Saturday, January 11, 2020

MSX Dev 2020 part 4: 8kB, PSG, 9918

Here is a slowed-down gif of my "smooth scroll" routine:
Difficult to tell from the gif, but it runs at 60fps and only shifts 1 pattern column at a time.

Behind the scenes is much cooler. In instantanous fashion, the data for the next room (700 some bytes) is loaded from a swapped memory page into RAM and cycled into VRAM as shown above.

9918 limitations:
4 sprites per line
1 color per sprite
29 T-states between VRAM writes (!!!)

Monsters are 2x2 patterns, and while there's space for 100 in RAM, there will likely never be that many on-screen at once, regardless, this and projectile flicker allows for 2 players to have 2 colors - and monsters are actually more colorful than sprites would be.
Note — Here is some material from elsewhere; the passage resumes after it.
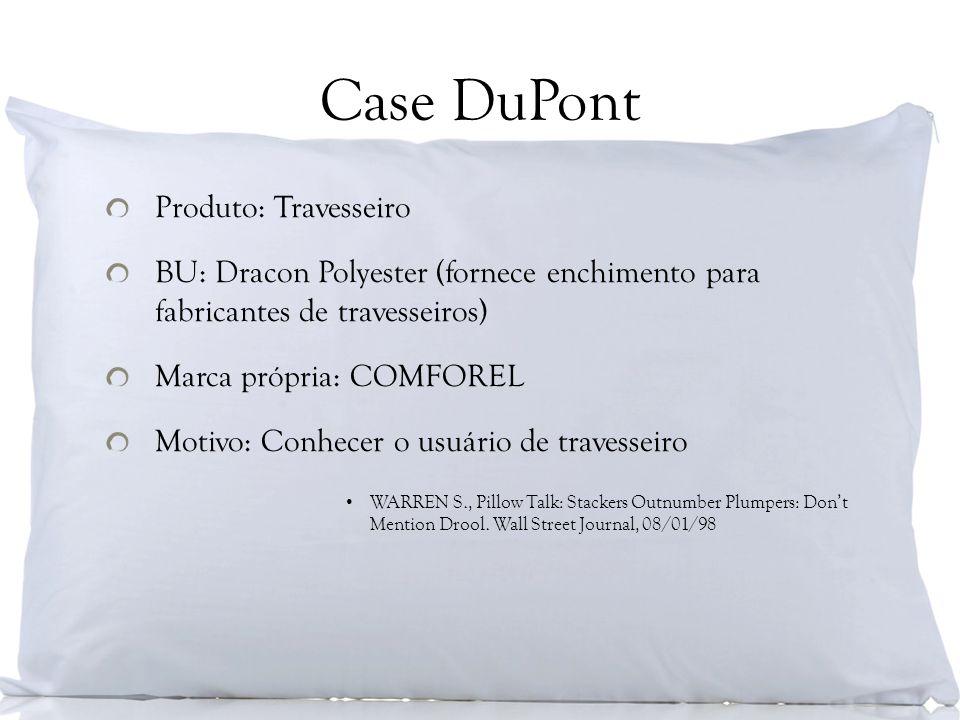 Case DuPont Produto: Travesseiro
The downside is they move in 8 pixel chunks.

The VRAM writes are a big problem. This VDP tutorial is very good, but can be misleading. In my experience, the 9918 VDP ALWAYS has a 29 t-state wait. On the MSX2, you still need a small wait in between reads and writes. You can use ldir "unlmited" during vblank, but be careful. Related, if you compare carefully timed VDP writes DURING vblank on openMSX and real hardware, you will see discrepencies. This is because emulation down to the microsecond is physically impossible. At any rate, when coding for the MSX1, the suggested method of:

    jp nz, outloop

Works very well (due to the exactness of the timing = 29 T-states).

When working with the 9938, the thing to keep in mind is that there is a MINIMUM time of 5-8 T-states between reads and writes. If you are polling VRAM:

    ld hl, (vram_addr_to_read)
    ld a, l 
    out (VDP_STATUS), a 
    ld a, h 
    out (VDP_STATUS), a 
    nop                 ; do nothing for 8 cycles!
    in a, (VDP_DATA)

Otherwise, you will get erroneous graphics.

Using a garden variety of shit (RLE encoding, 3.7kb music player, cartridge paging) I managed to squeeze the requirements for the game down to 8kB of RAM. It looks pretty good so far, I think, and runs on the most bare minimum of hardware.